Baroness Hale of Richmond

Lord Carswell

Lord Brown of Eaton-under-Heywood

Appeal No. 5 of 2004
(1) Mount Murray Country Club Limited
and
(2) Conrad Hotels Limited
Appellants
and
The Department of Transport of the Isle of Man
Respondent
[Delivered by ] Lord Carswell
1

The first-named appellant Mount Murray Country Club Limited ("Mount Murray") is a development company which planned to develop an estate in the parishes of Santon and Braddan in the Isle of Man, consisting of an hotel and associated leisure facilities and 175 dwelling houses. In accordance with a requirement imposed as a condition of the planning permission granted to it, Mount Murray, before building the houses, constructed a system of drains and sewers, together with a sewage treatment plant, and the sewers and treatment plant subsequently vested in the respondent Department of Transport. A partial connection from the sewer in the street, known as a tail pipe, was made into each house plot. This pipe ran underground to a point within the plot, the end being stopped up. When a house was built on a plot by Mount Murray or its successor in title Conrad Hotels Limited, the tail pipe was opened up and the house drains wereconnected up to it by a pipe termed a lateral pipe, so that foul and surface water and sewage could then discharge into the sewer.

2

It was common case that the sewers in the streets vested in the Department on 31 March 1995, when a batch of house plots was sold by Mount Murray to Conrad Hotels Limited, and that the Department took over the running and control of the sewerage system on 8 August 1995. The issue in this appeal is whether the Department has been entitled since either of these dates to charge a connection fee under Isle of Man legislation when each house was so connected to a tail pipe. For the purpose of deciding upon the exemption from connecting fees claimed by the appellants it is not necessary to determine which of these dates is material for the commencement of the Department's entitlement to charge, since it is agreed that all of the sewers and tail pipes were laid before March 1995.

3

The appellants brought a petition to the Isle of Man High Court, seeking a declaration on an agreed statement of facts that on the true construction of the legislation they were exempt from payment of the connecting fees. The petition was dismissed by Acting Deemster Roger Kaye QC. The appellants appealed against this decision to the Staff of Government Division, but that court (Tattersall JA and Deemster King) dismissed the appeal. The appellants appealed with special leave to the Judicial Committee.

4

The legislation in question is contained in two Isle of Man statutes, which are to be construed together, the Local Government Consolidation Act 1916 and the Local Government (Special Drainage Districts) Act 1952. The question is one of pure construction of the statutory provisions and little assistance is to be obtained from any previous judicial decisions.

5

Most of the material provisions are contained in the 1952 Act. Section 1 empowers the Department to construct public sewers and sewage disposal works, all of which vest in the Department. Section 2 gives the Department power to constitute an area to be a special district for the purposes of charging thereon exclusively the expenses of works of sewerage, which under section 3 is effected by rate throughout the special district according to the valuation of the real estate. The estate was constituted a special drainage district by the Mount Murray District Drainage Order 1993, which came into force on 1 January 1994. By virtue of section 4 of the Act such an order transfers to the Department all functions exercisable by the Parish Commissioners. By section 5 the sewers and sewage works vested in the Department by virtue of theprovisions of the Act belong to and are to be kept in repair by the Department.

6

Section 6 of the 1952 Act makes provision for the connection of drains and private sewers in a special district to the public sewers and for the charging of connection fees. Section 6(1) provides, so far as material:

"Subject to the provisions of this section, the owner or occupier of any premises or the owner of any private sewer within a special district shall be entitled to have his drain or sewer connected to any building made to communicate with the public sewers in the special district and thereby to discharge foul water and surface water from those premises …"

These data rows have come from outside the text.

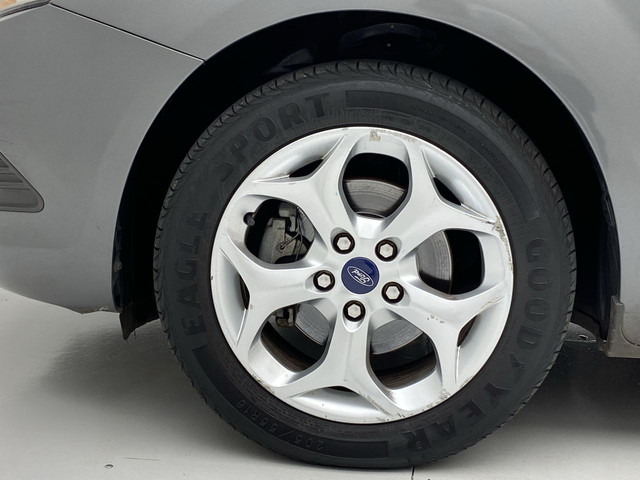 Ford FOCUS Focus Sed. TI./TI.Plus 2.0 16V Flex  Aut - Foto 9
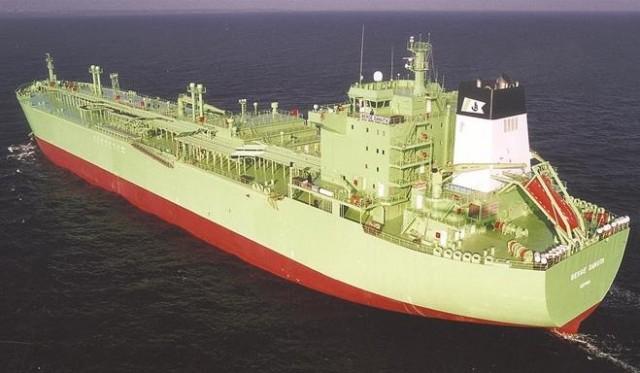Tα αποτελέσματα του κοινού προγράμματος ενός νέου σχεδιασμού πλοίου μεταφοράς LPG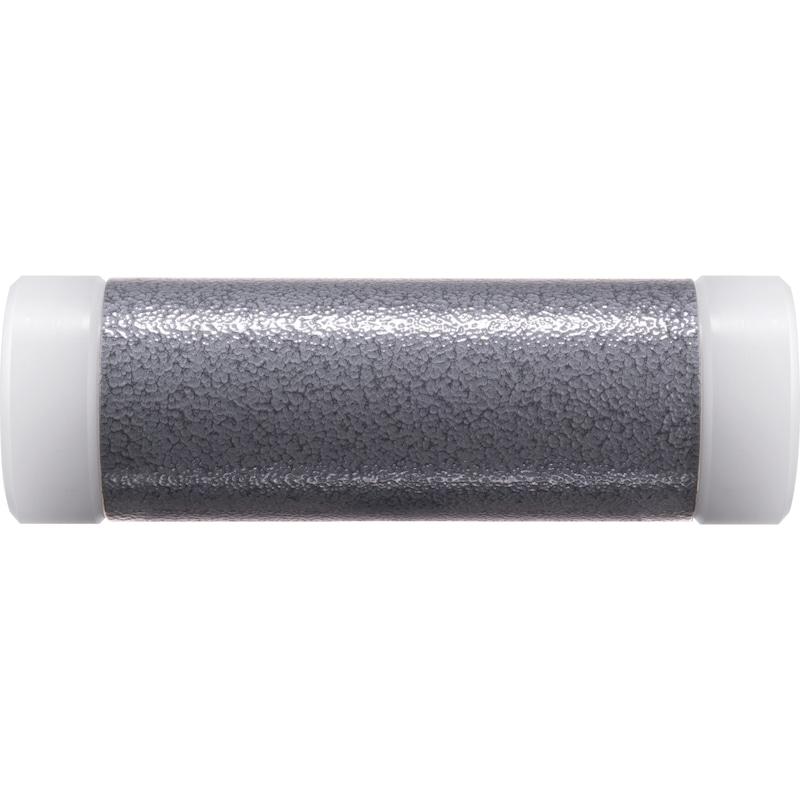 HALDER küçük naylon çekiç, 20 mm kafa çapı, tepmesiz - Küçük naylon çekiçler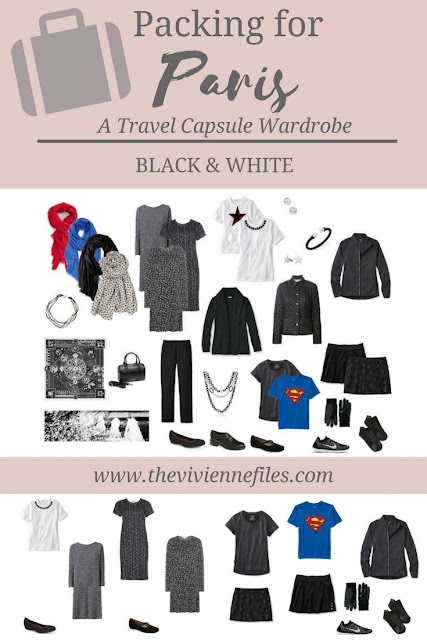How to Pack a Travel Capsule Wardrobe for Paris, France with 3 dresses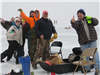 ice fishing group making funny faces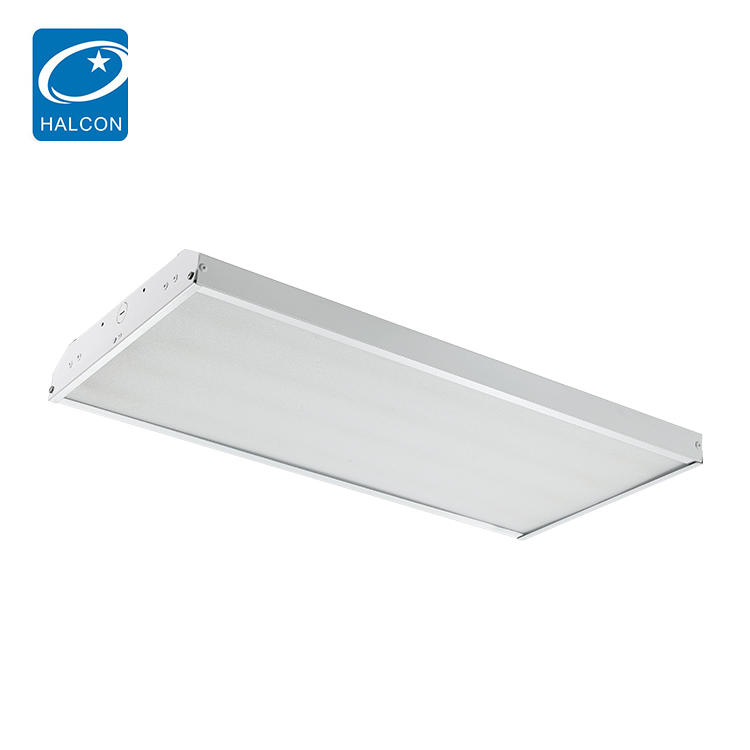 Industrial Steel Sheet 80w 100w 140w 165w 220w 225w 325w Led Linear High Bay Light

Subsection (2) requires a person desirous of availing himself of the "foregoing" provisions,viz subsection (1), to give notice to the Department of the proposals and before commencing work, to give facilities for superintending its execution, to comply with the Department's requirements about "the mode in which the communications between such drain and sewer and the public sewer is [sic] to be made", to pay the connecting fee payable under subsection (3) and to reinstate and make good after completion of the work any roadway, footpath or bridge broken open. Connecting fees are provided for by subsection (3) in the following terms:

"The owner or occupier of any premises who causes any drain or sewer directly or indirectly to communicate with a public sewer shall in respect of each connection pay to the Department a connecting fee of such an amount as shall from time to time by order be fixed by the Department and approved by Tynwald and such order may fix different amounts for different purposes and in different cases but such order shall differentiate between existing buildings and buildings erected after the commencement of this Act."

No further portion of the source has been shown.